De las patas y los conejos nos encargábamos exclusivamente el P. César y mismamente yo. Habíamos heredado un par de familias, enjauladas en un rincón de la antigua cuadra. Nuestra tarea, aparte de darles de comer, era limpiar la jaula con frecuencia. Nada que no hubiéramos hecho ya en el pueblo decenas de veces para echar una mano a nuestros progenitores. Excepto una cosa, absoluta novedad para nosotros.
A falta de mejores mañas y expertos, también nos teníamos que encargar de que se aparearan correctamente. Esto es, el macho había que pasarle de jaula en jaula en el momento apropiado para que las conejas quedaran preñadas. Pese a nuestra poca experiencia en tales menesteres, en pocos meses conseguimos que las camadas se multiplicaran. Asunto, que como se sabe, es obvio con esta especie animal.

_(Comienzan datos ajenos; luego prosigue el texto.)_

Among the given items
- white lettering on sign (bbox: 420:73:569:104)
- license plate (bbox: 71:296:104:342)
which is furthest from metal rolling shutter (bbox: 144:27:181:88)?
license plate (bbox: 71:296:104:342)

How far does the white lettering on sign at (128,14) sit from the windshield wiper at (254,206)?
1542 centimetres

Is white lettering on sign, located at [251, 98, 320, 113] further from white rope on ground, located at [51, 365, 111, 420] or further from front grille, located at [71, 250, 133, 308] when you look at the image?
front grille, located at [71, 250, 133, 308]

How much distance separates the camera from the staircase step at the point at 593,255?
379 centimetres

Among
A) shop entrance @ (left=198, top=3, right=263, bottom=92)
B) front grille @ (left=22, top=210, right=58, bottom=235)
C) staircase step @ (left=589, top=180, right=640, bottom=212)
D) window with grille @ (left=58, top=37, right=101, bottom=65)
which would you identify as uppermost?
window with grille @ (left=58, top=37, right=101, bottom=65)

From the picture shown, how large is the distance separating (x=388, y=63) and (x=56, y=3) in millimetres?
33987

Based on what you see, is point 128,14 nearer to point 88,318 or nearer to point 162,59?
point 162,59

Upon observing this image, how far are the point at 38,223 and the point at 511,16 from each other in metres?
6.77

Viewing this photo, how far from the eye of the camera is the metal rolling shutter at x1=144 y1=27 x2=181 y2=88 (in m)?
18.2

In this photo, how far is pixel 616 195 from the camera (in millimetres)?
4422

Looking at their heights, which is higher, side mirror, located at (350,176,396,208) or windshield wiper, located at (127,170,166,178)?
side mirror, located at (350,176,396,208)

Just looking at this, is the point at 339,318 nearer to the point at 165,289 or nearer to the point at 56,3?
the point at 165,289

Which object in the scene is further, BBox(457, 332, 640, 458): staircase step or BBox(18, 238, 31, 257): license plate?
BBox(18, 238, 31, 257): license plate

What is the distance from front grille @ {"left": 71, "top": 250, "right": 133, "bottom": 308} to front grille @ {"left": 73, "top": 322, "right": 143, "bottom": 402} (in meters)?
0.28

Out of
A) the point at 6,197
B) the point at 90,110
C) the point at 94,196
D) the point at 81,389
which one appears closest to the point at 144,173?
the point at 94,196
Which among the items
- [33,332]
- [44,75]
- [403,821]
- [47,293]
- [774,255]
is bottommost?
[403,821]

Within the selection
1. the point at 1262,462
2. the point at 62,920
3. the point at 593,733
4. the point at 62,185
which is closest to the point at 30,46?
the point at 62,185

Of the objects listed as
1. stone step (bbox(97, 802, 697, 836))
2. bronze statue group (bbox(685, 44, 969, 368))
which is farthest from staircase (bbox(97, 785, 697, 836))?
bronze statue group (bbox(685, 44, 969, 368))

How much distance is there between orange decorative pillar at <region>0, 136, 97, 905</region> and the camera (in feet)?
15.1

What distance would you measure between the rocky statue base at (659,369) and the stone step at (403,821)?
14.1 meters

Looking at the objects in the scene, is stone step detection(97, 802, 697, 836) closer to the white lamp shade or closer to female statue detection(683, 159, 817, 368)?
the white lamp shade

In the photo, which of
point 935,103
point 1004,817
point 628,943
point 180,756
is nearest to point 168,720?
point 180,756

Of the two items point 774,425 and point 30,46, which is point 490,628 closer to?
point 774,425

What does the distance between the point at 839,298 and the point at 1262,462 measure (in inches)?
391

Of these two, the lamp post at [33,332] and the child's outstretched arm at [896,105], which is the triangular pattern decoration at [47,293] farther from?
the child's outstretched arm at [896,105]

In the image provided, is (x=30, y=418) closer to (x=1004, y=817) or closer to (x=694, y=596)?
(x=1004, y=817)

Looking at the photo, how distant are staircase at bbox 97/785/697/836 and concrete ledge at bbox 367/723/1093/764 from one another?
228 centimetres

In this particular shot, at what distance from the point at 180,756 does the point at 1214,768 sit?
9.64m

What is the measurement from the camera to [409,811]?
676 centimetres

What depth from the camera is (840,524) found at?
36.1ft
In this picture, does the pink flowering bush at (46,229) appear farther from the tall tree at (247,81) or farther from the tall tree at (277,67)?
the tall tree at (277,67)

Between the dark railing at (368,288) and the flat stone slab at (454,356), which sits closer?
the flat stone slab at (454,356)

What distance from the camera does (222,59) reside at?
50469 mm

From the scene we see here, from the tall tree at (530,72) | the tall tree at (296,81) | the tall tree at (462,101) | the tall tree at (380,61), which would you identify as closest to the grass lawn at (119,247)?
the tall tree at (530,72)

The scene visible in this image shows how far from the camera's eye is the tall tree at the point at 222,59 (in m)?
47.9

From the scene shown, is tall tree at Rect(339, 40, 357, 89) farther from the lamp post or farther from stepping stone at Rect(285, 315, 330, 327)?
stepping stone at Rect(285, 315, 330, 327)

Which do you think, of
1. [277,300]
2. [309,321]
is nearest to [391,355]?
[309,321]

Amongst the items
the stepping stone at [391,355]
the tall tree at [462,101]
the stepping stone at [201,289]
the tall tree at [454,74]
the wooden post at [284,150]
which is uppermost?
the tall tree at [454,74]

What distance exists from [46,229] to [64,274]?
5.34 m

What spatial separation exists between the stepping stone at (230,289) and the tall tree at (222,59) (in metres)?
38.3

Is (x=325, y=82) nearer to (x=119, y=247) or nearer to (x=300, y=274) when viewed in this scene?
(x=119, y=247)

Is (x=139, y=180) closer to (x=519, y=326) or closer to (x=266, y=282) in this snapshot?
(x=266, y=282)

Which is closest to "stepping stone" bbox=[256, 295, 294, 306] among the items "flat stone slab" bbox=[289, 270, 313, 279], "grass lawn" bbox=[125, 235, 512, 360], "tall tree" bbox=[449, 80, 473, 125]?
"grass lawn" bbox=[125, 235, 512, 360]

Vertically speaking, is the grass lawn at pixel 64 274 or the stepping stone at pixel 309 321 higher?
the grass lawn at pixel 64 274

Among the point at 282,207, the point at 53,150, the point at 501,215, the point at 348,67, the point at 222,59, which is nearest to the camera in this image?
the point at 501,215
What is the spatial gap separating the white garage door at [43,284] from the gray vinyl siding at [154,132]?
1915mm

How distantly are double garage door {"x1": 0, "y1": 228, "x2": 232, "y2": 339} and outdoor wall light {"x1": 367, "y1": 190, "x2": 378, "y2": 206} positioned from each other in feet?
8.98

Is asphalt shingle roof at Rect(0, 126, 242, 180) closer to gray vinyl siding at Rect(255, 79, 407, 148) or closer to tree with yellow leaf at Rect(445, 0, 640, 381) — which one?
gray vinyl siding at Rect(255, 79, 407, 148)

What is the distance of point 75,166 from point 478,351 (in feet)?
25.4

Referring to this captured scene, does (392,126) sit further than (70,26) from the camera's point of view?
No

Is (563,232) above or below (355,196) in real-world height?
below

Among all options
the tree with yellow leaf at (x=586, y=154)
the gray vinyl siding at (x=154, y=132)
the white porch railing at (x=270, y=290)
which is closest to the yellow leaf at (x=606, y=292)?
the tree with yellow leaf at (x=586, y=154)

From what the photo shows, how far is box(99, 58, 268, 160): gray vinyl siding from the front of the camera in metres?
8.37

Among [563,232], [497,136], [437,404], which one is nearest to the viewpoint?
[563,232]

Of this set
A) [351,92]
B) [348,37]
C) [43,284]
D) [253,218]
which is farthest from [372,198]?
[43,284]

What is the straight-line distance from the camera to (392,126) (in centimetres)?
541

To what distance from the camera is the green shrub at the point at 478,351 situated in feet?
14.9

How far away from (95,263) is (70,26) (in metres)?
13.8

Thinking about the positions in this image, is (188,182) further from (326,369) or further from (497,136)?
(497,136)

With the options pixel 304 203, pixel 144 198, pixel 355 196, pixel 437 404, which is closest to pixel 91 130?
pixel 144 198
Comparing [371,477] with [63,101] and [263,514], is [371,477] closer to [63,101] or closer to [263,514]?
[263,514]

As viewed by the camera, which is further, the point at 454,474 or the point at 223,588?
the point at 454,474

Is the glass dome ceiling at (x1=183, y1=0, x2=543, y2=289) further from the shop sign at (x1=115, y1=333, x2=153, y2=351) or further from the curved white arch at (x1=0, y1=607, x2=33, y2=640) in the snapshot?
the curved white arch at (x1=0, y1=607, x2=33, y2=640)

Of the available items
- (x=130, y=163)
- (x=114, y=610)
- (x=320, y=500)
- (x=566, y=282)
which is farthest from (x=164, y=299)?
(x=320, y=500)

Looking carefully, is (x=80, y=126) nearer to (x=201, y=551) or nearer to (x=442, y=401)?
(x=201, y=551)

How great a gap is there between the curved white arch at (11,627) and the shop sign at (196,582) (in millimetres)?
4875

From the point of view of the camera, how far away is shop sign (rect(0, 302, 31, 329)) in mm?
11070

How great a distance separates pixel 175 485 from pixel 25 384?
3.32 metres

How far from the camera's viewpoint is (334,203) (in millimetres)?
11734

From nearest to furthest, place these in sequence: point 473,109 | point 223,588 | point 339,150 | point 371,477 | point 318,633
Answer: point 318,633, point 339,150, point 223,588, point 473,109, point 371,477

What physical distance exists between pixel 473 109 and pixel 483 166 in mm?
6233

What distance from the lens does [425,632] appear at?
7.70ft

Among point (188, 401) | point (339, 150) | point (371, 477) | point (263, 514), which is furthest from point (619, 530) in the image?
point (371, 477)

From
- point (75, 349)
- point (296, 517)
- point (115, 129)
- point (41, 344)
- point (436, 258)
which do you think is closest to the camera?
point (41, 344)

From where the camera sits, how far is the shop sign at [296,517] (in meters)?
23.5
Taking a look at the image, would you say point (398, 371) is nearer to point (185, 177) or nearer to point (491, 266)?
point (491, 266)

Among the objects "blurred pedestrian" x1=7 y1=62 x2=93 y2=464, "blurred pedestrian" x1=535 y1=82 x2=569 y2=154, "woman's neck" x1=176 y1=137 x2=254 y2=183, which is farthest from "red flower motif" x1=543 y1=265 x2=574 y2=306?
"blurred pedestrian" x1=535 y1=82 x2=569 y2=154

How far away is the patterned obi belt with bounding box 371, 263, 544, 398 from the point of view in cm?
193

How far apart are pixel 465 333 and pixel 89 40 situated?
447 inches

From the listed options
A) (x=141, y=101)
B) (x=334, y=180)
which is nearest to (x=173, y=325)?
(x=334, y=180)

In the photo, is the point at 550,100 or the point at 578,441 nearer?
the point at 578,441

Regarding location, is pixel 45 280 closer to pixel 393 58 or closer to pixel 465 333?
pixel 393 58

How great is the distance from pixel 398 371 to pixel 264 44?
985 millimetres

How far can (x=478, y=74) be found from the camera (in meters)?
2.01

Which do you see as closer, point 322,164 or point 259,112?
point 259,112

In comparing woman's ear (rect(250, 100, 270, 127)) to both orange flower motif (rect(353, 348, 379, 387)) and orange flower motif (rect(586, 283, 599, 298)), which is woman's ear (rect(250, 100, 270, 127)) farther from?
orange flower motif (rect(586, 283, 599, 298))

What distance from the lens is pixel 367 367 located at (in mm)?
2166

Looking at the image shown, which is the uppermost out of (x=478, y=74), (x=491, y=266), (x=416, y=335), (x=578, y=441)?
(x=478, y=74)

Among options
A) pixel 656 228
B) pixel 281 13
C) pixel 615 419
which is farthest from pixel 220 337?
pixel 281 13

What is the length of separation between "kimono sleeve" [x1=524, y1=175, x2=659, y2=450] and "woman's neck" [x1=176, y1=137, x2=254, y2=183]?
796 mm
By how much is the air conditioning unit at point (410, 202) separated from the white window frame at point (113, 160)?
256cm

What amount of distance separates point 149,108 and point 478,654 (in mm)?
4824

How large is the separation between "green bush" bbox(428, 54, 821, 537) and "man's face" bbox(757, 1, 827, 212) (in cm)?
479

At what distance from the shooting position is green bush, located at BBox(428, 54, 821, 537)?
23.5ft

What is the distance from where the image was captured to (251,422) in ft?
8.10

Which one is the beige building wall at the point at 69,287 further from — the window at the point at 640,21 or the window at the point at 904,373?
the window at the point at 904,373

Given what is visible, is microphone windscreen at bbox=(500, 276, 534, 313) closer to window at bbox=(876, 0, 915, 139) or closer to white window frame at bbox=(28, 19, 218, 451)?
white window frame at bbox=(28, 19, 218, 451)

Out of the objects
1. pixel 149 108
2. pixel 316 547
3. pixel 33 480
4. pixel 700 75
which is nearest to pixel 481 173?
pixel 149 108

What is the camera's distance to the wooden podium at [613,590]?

Hasta que un día surgió un drama impensable. Por razones que nunca pudimos adivinar, como si las conejas madres se hubieran vuelto locas de atar, habían matado a todas las crías. Ante tan horripilante hecho, decidimos abandonar la cría de tan depravados animales y concentrarnos en la de las palomas. Estéticamente mucho más agradable y placentera.
En numerosas ocasiones me he preguntado cuál era la sutil y escondida relación existente entre dedicar tantas horas, incluso más, a promover la coyunda conejil que, a la búsqueda de una respuesta a la certeza, o incerteza, del emplazamiento divino a la vida consagrada. Por más vueltas que he dado al asunto, no he encontrado una respuesta apropiada.
El consuelo es que Moisés, creo yo, tampoco supo jamás por qué la zarza ardía, de modo imperecedero, en el desierto de Madián.